Correlations between clinical measures, brain volumes, and laboratory measures were calculated with the Spearman rank correlation coefficient, rho; correlations were considered weak for rho ≤ 0.3, moderate for 0.3 < rho < 0.6, and strong for rho ≥ 0.6. To control for the effects of sex and age at diagnosis, we calculated partial Spearman correlation coefficients (rhop) and performed an analysis of covariance (ANCOVA). ANCOVAs were used to compare brain measures between sexes. The significance level was set at p < 0.05 (two-tailed). All analyses were performed with R (v3.3.2) software.

Results

Characteristics of participants

Demographic, clinical, and laboratory characteristics of participants are presented in Table 1. The mean age was 33.4 years and 54% were males. Approximately half (48%) of the patients studied had a predominantly neurological WD phenotype, with 6 patients exhibiting no symptoms. As expected, median serum ceruloplasmin concentrations were below the normal range, whereas mean NCC concentrations were above the upper limit of normal (15 μg/dL).
Table 1

Demographic, clinical, and laboratory characteristics of 48 patients with Wilson’s disease

Characteristic

Mean ± SD, unless otherwise stated

Mean age, years

33.37 ± 12.28

Gender, male, N (%)

26 (54)

Mean disease duration, years

  Predominantly hepatic

3.00 ± 2.47

  Predominantly neurological

5.33 ± 6.98

Disease phenotype, N (%)

  Presymptomatic

6 (12)

  Predominantly hepatic

19 (40)

  Predominantly neurological

23 (48)

Predominant neurological form, N (% of patients with neurological symptoms)

  Ataxia/tremor

10 (43)

  Parkinsonism

8 (35)

  Dystonia

4 (17)

  Unclassified

1 (4)

Kayser-Fleischer rings,

  Presymptomatic, N (%)

1(17)

  Predominantly hepatic, N (%)

7 (58)

  Predominantly neurological, N (%)

23(100)

Median UWDRS_NI score (range)

5 (0–46)

Median UWDRS_FI score (range)

0 (0–14)

Serum ceruloplasmin concentration, mg/dl; normal range: 25–45 mg/dl

13.6 ± 7.10a

Total serum copper concentration, μg/dl; normal range: 70–140 μg/dl

59.57 ± 21.27

Non-ceruloplasmin-bound copper concentration, μg/dl

16.05 ± 10.6b

Corneal copper deposits, N (%)

36 (75)

aWe excluded data that were not acquired in our laboratory (one patient)

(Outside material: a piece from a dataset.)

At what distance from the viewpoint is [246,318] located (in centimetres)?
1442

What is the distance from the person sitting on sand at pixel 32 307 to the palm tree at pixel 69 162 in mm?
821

bWe excluded data that were not acquired in our laboratory (one patient) and data of one patient with non-ceruloplasmin-bound copper concentration that was over 5 standard deviations above the mean (73.4 μg/dl)

Relationship between brain volume parameters and age or sex

Age was significantly associated with decreased brain volume for NBV, BPF, GM, WM, PGM, and DGM but not for vCSF volume (Suppl. Table 2). Compared to women, men had a significantly lower age-adjusted volume of DGM (p = 0.002) and a significantly higher volume of vCSF (p = 0.044), and showed a trend of lower BPF values, although the difference was not statistically significant (p = 0.05). The remaining brain parameters did not differ significantly between sexes. None of the brain volumes correlated significantly with disease duration, also when corrected for sex and age (data not shown).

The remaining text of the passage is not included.